Cancer Data Science Pulse
Visualizing Data Using Circular Heatmaps and Biplots—Pro-Tips From NCI Researchers
We’re continuing our blog series on data visualizations with a look at circular heatmaps and biplots. This blog features images and tips from Drs. Arashdeep Singh and Sridhar Hannehalli of NCI’s Center for Cancer Research. For more on this topic, check out the previous blog, “Visualizing RNA-seq Data—ProTips From an NCI Bioinformatics Engineer,” by Dr. Alida Palmisano.
What type of graphic is it?
Here, we’re showing a heatmap in a circular layout. Heatmaps are a popular method for visualizing high-dimensional data consisting of two or more variables. For example, a heatmap helps to show the ‘N’ (number of observations) associated with ‘C’ (number of features). We use color and shading to differentiate numeric data values. The circular layout is particularly useful, as it renders complex information in a meaningful way, allowing you to see the strongest or most relevant results quickly and easily.
Why is the graphic important?
We use heatmaps to show the expression of genes and proteins (or other observations) in the samples we’re probing. We often use heatmaps in conjunction with hierarchical clustering of observations and/or features to help us quickly see the associations between distinct observations (such as genes) and features (such as patients). In Figure A, the diagram on the outside of the circle (i.e., the tree) offers insight into how an observation (e.g., alternatively spliced exons) fits together with other groups of observations (e.g., whether those exons were most active during embryonic development, i.e., “Embryonic Positive” in the figure). In general, let’s say a biologist measures the expression of 100 genes across 10 cancer patients. Heatmaps with hierarchical clustering can provide a quick glimpse into the level of gene activity across patients (coded by color scale in the heatmap), as well as identify the genes with similar activity across patients.
How did you create the graphic?
We created our plot using the circlize package in R programming language. This package provides a framework to circularize multiple user-defined graphics functions for visualizing the data. You can find other forms of visualizations that use a circular layout on GitHub.
What should I consider when visualizing this kind of data?
When generating high-dimensional data visualizations, it’s important to use the same units of measurement so you can accurately compare results. If that’s not possible, there are ways to handle differences in data. For example:
- Use standard measurements (or z-scores). Z-scores allow you to calculate the value of a data point by considering the standard deviations above or below the average.
- In some cases, use log transformation of the data (or a subset of features), particularly if the measurements are skewed.
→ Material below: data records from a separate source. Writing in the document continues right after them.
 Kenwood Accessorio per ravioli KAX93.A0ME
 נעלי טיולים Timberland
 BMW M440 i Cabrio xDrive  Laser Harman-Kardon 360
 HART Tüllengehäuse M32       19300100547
Also keep in mind that rendering a circular layout along with hierarchical clustering can be a slow and memory-intensive task for most computers. Be sure you have the necessary computational resources for managing your data size. Consider too that some calculations can be done in the cloud (such as using NIH's Biowulf), making it easier to manage large data sets and complex visualizations.
What’s your favorite way of visualizing data and why?
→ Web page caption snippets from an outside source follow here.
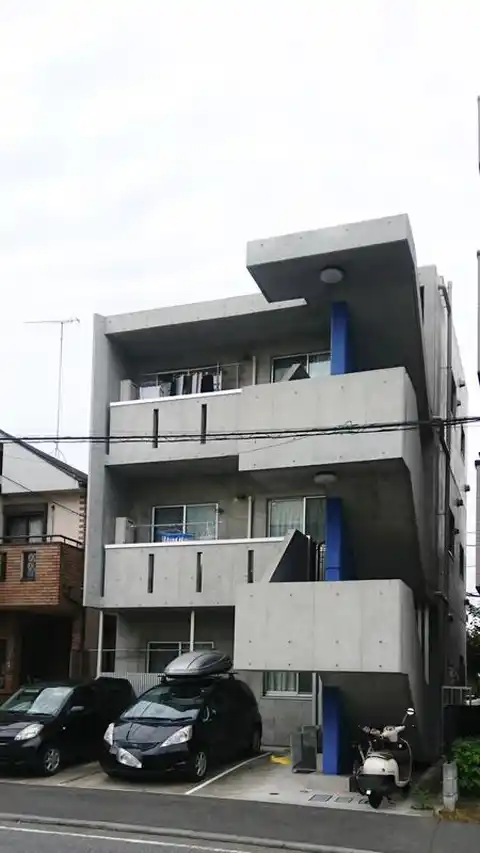 ジュネス湘南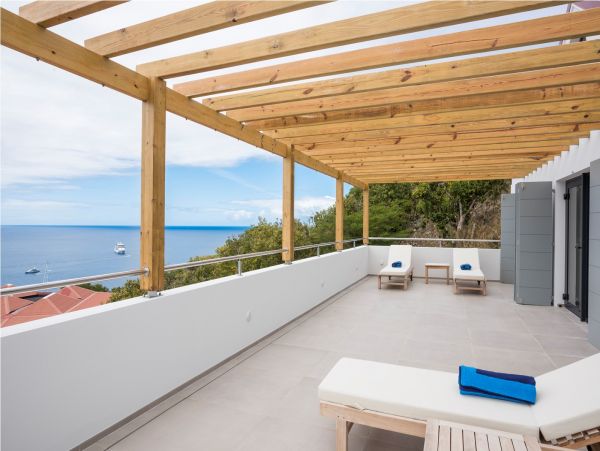 St. Barts Home 985764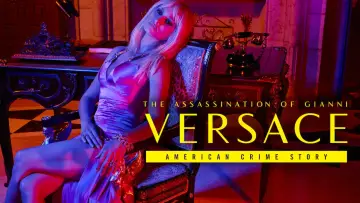 Zasłona к сериалу "American Crime Story" #1334480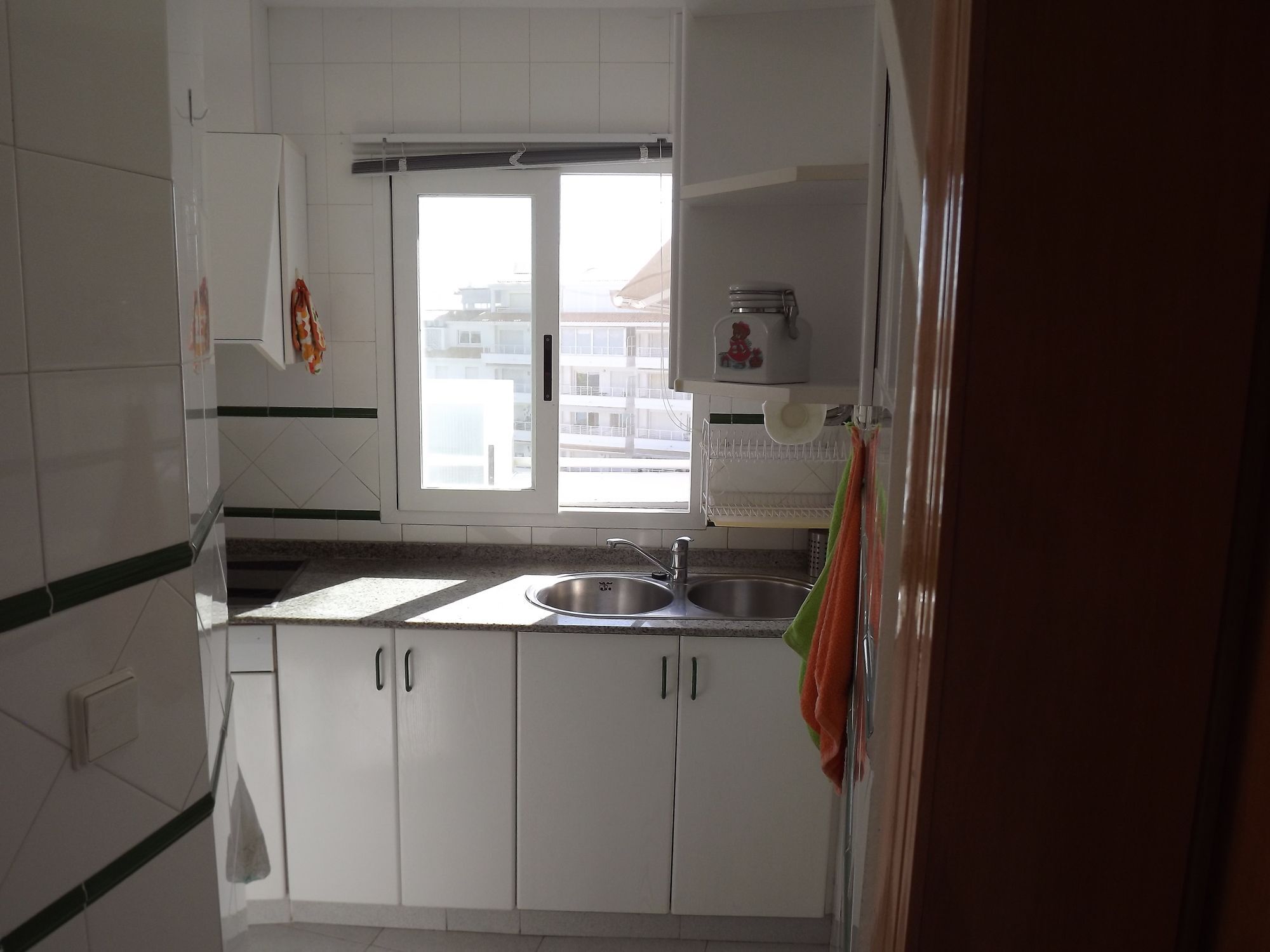 Cap Negret 18 Apartment Altea Exterior photo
One of our favorite ways of visualizing data is using biplots generated from principal component analysis (PCA). PCA analysis is particularly useful when we’re considering multiple correlated variables in the data. For example, we might use this type of analysis to examine data from several different points in time or multiple patients so we can capture changes in cancer as it occurs over many weeks or months, or across patients.
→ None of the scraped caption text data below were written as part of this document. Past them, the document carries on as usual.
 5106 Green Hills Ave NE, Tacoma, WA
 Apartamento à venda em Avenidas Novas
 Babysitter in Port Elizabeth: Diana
Using biplots, we can simultaneously visualize subgroupings/clusters among observations and features, pretty much like heatmaps, but with a key advantage: We’re able to discard some of the variation in the data, either from technical noise or rooted in systematic confounders such as age/gender of the patients. Such variations might adversely affect the observations, in addition to factors being investigated (i.e., expression of certain genes in patients in response to drug X).